_Passage shown_
2014년 6월 21일 토요일

EXT3 Huge File Remove

Sometimes peoples said "Overhead during dropping InnoDB table".
Dropping table need to scan buffer pool (Especially they need to scan twice in older version).

But I think a real overhead comes from file system.
So you might be already use XFS or EXT4 to avoid this.

Simply I tested 50GB file remove (unlink system call on Linux).



< Linux iostat during file remove (unlink on ext3 filesystem) >

My server has only 6 SAS disk (4==> RAID 1+0 used for mysql data directory, and remained 2 disk used as mysql log) and 1GB Raid controller cache.

In my test, removing 50GB file took 25 seconds. During this time, there's huge disk read iops as you can see above chart. And the whole time during file unlink, disk utilization is 100%.

As you can imagine, If you run drop table which has huge file size MySQL server can't handle use requests until file remove completely. Actually this is not so weird things. it's because of EXT3 file system architecture. 

On the other hand, EXT4 has several features to overcome this kind of fragmentations.


  • Multiblock allocator
    When ext3 appends to a file, it calls the block allocator, once for each block. Consequently, if there are multiple concurrent writers, files can easily become fragmented on disk. However, ext4 uses delayed allocation which allows it to buffer data and allocate groups of blocks. Consequently the multiblock allocator can make better choices about allocating files contiguously on disk. The multiblock allocator can also be used when files are opened in O_DIRECT mode. This feature does not affect the disk format.

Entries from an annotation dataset
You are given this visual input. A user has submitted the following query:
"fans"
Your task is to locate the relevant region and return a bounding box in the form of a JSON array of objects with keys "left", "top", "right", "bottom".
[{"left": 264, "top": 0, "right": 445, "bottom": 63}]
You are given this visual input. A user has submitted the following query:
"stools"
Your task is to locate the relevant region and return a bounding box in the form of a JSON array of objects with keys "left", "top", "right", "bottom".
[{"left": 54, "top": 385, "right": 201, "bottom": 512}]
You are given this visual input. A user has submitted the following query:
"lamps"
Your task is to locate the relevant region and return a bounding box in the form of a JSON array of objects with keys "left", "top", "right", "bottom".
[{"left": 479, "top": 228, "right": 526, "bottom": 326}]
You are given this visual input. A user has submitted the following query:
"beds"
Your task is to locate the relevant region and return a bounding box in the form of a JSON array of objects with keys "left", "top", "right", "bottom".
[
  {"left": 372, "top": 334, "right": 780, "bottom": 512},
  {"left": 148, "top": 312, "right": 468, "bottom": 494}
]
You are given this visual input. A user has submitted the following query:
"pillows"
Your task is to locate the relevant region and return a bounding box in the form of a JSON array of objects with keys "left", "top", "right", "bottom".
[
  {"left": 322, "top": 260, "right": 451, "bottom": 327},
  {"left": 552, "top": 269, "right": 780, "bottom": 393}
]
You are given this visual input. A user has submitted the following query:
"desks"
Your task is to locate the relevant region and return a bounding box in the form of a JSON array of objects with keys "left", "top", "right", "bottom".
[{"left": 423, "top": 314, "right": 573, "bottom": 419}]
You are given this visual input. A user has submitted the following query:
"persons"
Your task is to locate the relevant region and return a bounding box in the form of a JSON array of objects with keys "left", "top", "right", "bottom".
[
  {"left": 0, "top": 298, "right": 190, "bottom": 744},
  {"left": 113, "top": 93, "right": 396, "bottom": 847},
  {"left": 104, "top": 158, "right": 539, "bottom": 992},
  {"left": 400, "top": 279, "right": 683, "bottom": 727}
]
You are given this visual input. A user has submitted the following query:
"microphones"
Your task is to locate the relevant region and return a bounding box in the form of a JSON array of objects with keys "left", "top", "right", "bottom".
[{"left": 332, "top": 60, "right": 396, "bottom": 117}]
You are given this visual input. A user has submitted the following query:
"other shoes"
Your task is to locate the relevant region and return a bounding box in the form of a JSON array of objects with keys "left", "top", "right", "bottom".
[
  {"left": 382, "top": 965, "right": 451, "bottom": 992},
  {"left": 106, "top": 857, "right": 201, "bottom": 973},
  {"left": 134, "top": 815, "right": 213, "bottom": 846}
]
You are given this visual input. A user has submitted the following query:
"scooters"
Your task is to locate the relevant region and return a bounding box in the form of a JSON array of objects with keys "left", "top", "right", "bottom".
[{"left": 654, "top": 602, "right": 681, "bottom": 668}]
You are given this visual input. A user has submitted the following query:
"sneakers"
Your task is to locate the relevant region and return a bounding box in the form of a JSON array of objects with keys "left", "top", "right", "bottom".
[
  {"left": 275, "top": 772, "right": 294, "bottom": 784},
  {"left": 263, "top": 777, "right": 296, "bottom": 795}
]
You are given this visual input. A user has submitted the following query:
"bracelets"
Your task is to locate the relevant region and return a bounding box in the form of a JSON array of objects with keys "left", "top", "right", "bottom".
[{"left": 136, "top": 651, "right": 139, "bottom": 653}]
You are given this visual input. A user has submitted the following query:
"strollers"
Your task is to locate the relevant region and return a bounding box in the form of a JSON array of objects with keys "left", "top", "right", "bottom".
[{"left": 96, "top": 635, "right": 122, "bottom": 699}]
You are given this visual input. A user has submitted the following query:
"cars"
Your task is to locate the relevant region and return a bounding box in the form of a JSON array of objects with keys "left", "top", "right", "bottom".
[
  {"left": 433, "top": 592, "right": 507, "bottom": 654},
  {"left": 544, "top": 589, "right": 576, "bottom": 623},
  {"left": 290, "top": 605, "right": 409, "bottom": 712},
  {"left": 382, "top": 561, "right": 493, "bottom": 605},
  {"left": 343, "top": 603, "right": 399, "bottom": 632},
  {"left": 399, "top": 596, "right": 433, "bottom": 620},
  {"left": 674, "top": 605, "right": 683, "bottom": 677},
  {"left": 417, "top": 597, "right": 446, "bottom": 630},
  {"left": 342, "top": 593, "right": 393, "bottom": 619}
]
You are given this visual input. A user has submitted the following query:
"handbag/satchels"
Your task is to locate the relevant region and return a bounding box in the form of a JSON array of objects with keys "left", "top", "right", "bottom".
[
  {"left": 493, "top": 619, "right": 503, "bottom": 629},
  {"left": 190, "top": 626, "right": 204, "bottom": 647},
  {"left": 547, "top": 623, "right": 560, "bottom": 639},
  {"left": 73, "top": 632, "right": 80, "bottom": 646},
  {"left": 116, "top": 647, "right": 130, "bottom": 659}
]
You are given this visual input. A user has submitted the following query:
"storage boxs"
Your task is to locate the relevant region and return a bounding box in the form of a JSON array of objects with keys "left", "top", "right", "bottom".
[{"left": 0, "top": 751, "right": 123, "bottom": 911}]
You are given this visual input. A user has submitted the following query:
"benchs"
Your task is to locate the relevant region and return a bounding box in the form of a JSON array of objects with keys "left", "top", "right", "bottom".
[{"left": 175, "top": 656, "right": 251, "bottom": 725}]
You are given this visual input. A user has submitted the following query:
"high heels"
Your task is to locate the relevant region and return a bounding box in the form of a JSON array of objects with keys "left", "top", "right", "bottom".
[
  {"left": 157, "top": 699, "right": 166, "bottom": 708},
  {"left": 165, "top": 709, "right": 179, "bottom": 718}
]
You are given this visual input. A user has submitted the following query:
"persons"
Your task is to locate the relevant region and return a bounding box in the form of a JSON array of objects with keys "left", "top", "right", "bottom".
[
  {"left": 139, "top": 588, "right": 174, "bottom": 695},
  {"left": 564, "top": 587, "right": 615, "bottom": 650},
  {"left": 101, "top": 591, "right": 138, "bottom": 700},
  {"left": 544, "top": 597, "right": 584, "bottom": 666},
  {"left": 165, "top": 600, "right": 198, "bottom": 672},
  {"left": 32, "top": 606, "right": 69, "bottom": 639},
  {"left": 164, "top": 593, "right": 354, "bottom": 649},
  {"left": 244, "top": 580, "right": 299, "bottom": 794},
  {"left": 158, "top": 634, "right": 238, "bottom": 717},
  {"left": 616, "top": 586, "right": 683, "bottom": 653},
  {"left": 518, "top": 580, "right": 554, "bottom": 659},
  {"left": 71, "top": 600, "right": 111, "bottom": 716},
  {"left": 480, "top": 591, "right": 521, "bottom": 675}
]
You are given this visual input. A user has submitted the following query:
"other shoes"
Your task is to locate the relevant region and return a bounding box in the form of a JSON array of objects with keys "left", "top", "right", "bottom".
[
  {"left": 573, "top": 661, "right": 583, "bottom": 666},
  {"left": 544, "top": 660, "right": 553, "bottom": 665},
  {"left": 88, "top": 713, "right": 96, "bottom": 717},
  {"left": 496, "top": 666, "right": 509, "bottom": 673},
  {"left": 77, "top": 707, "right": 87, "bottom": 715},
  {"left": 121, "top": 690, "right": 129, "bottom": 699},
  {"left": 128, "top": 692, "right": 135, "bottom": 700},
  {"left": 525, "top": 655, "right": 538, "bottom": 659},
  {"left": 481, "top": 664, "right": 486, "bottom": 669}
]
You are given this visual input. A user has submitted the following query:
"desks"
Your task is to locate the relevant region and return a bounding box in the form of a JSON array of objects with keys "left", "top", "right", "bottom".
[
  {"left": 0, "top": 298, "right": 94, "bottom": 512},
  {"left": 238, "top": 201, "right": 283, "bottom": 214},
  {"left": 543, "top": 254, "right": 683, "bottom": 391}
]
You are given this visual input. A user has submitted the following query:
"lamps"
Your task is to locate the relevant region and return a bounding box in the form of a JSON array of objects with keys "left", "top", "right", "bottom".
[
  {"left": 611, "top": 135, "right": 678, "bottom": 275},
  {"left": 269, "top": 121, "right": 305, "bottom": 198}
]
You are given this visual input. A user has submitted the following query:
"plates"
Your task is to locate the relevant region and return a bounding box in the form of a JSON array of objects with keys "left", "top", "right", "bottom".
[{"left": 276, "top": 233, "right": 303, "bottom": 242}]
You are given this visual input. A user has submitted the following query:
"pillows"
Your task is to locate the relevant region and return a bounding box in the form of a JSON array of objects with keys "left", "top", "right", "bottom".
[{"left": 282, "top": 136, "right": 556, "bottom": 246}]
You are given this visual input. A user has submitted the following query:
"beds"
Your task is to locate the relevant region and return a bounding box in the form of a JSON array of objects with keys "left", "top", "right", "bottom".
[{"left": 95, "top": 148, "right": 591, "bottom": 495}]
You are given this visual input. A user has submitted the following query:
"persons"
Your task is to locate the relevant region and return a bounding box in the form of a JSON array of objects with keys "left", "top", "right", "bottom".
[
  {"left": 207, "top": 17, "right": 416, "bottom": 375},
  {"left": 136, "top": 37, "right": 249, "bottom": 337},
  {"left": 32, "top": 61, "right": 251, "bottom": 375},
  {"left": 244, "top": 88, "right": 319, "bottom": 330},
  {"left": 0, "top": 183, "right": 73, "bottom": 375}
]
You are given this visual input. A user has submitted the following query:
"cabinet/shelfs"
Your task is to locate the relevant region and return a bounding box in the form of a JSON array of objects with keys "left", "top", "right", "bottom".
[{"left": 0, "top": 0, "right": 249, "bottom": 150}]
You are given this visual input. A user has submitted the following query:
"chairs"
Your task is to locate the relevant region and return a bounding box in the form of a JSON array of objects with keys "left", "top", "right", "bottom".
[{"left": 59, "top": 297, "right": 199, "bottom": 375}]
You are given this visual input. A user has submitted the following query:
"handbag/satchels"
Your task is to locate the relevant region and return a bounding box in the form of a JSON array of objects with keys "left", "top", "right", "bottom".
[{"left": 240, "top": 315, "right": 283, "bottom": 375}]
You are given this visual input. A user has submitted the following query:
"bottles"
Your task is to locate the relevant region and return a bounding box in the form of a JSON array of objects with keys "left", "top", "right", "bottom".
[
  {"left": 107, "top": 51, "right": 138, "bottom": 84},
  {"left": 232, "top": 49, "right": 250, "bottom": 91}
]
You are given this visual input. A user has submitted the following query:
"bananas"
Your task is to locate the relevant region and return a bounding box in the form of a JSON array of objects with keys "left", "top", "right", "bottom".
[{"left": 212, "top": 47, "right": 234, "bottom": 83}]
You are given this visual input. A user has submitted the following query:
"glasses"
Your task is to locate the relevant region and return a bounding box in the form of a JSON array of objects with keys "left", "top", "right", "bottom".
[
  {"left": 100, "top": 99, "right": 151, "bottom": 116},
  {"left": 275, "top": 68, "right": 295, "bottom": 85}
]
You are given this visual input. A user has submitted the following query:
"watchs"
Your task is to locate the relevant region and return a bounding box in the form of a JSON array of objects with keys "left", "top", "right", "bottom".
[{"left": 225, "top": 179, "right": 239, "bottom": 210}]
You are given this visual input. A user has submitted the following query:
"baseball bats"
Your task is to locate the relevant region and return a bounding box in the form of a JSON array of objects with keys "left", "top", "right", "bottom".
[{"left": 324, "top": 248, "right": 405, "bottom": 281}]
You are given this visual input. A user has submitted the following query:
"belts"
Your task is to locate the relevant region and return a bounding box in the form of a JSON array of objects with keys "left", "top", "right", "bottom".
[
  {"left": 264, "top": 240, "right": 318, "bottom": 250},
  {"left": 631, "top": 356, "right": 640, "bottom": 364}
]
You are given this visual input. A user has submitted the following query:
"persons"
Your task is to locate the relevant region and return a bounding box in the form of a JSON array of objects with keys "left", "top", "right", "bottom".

_Task prompt_
Extend the post on removing large files from EXT3, starting after its last sentence.

_Result of the exercise_
  • Delayed allocation
    ext4 uses a performance technique called allocate-on-flush also known as delayed allocation. That is, ext4 delays block allocation until it writes data to disk. (In contrast, some file systems allocate blocks before writing data to disk.) Delayed allocation improves performance and reduces fragmentation by using the actual file size to improve block allocation.


I quoted this from wiki about EXT4 (http://en.wikipedia.org/wiki/Ext4)

XFS also has this kind of optimization. So XFS and EXT4 have fewer fragmented blocks than EXT3. Sometimes MySQL server performance is dropped when removing binary log file internally (Default size of binary log file is 1GB, So we changed it to 100MB).

If you can't change file system to EXT4 or XFS, then you can use linux hard link + truncate command.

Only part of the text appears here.